To those in industry and government who attempt to portray environmentalists as insatiably greedy, it is a soboring thought to realize that the environment movement has never had an intrinsic victory. Oh, yes, there have been moral victories, even sensational ones like that of the Franklin dam, but year in and year out the Tasmanian, national and global environments are on a negative slide. As reported by our governments’ own State-of -the-Environment’ reports, year in and year out forest cover declines, biodiversity is lost, deserts spread, fish stockes decline. The story goes on.
The Franklin wilderness sat there intact, millions of years before the dam was proposed. All that was saved was its impending destruction for the benefit of 8 years of electrity growth. Every environmental ‘success’ has been like this – a small hedge agsinst the tsunami of Progress.
I find it truly amazingly, even as the our planet’s critically important greenhouse layer goes critical, those pitiful few citizens who are prepared to stand up and point out the insanity of it all are labelled as insatiably greedy for not being prepared to compromise their values. Meanwhile, consumer values are held in high regard. Please drop this subliminal accusation of mindless greed.
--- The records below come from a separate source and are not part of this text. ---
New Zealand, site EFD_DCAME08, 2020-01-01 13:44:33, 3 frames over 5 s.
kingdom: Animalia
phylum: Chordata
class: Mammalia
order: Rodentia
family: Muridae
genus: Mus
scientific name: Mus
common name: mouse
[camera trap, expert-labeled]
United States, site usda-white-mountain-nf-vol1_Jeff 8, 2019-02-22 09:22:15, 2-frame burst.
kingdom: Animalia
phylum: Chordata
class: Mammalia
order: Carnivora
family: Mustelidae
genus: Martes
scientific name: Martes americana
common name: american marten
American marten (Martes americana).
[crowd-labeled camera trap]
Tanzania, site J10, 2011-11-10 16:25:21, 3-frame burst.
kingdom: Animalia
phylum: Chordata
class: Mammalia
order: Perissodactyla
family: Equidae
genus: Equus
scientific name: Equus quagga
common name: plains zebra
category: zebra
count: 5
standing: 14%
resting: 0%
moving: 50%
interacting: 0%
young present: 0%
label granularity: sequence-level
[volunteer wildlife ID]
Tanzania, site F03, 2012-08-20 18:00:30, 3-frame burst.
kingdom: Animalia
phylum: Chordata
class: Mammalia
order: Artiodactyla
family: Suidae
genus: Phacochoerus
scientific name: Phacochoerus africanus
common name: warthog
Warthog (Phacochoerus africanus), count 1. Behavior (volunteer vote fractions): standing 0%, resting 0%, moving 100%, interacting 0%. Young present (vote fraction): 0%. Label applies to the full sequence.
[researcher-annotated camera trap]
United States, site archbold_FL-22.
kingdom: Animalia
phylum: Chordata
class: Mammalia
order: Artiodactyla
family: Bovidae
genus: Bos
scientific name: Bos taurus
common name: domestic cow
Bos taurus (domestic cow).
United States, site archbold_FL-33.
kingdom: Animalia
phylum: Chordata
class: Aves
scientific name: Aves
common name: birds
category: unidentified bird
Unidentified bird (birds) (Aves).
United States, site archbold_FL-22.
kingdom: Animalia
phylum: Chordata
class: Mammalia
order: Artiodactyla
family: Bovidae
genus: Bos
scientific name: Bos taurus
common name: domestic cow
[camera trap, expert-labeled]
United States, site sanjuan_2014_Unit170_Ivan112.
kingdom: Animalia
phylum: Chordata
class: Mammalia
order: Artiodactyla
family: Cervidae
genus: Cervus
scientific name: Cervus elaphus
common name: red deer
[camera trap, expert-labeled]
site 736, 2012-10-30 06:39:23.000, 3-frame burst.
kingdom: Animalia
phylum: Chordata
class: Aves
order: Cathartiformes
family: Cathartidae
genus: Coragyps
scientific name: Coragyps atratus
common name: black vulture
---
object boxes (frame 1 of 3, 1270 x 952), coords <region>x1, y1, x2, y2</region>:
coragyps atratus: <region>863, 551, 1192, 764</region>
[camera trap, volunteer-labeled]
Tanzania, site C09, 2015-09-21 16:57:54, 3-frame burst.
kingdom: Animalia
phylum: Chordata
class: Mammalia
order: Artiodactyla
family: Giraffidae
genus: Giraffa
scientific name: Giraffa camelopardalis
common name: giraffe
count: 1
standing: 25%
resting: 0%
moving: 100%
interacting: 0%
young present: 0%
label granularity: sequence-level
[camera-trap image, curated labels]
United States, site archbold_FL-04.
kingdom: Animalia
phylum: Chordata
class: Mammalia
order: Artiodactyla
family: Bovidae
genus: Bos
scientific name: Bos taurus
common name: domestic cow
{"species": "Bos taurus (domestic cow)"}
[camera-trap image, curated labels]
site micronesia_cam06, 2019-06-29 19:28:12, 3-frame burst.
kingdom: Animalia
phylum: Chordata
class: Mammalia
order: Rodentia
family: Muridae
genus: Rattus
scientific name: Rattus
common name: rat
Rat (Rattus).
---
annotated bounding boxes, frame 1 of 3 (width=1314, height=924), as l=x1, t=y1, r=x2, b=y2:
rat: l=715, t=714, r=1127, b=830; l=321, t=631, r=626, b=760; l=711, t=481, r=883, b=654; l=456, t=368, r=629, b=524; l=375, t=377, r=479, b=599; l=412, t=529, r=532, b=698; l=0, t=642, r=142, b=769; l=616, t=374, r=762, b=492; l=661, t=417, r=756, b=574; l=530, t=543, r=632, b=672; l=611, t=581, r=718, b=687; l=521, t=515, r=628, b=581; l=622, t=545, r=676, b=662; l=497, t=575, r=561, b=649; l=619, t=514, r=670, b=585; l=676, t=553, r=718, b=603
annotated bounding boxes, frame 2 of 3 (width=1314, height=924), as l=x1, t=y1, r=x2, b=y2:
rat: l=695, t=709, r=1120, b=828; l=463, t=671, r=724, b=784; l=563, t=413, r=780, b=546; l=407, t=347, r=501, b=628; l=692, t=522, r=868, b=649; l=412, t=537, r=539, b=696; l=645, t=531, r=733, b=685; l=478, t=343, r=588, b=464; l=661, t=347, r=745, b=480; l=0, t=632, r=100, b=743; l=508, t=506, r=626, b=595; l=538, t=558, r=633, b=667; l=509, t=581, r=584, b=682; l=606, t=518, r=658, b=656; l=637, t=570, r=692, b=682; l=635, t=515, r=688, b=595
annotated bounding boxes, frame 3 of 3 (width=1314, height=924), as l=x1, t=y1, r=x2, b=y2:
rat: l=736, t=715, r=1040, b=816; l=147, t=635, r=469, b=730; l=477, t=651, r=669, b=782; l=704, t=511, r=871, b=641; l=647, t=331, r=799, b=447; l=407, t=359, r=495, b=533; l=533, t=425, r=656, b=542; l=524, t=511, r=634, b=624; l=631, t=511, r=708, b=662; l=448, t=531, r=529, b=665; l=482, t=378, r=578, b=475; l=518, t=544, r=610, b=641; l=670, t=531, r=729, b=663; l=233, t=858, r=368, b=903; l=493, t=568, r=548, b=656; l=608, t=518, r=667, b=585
Last Sunday I had an earnest conversation with a Tasmanian business man about Jarod Diamond’s book ‘Collapse’ and we talked about the enormous challenges that climate change and peak oil are posing for society. Bereft of a reasonable answer to the overall human condition his response was: “Well you know, Chris, civilizations come and civilisations go. That’s the way it has always been. You can’t turn around the tide of history”.
This is from an upstanding Christian man who will rail against drink driving and such issues with high moral conviction and consuming passion. But when it comes to the much larger issues facing humankind his moral stance frizzles to a dispassionate fatalism. The big picture, staring us all in the face, is too big for him to handle. He is not alone.
Fortunately many people are not taking collapse of our civilisation as a given, including many in business who are seeing the writing on the wall and are challenging their own world view. They now know that for business to survive and prosper there has to come a reconciliation with the limits of the planet to provide and absorb the demands of business enterprise.
Climate change and the global financial crises have forced us all to marry the big picture with our smaller concerns. Forest logging can’t escape this larger scrutiny. Nor can the environment movement. It has to adjust and it will. It may have been able to do things better, but Just don’t accuse it of insatiable greed.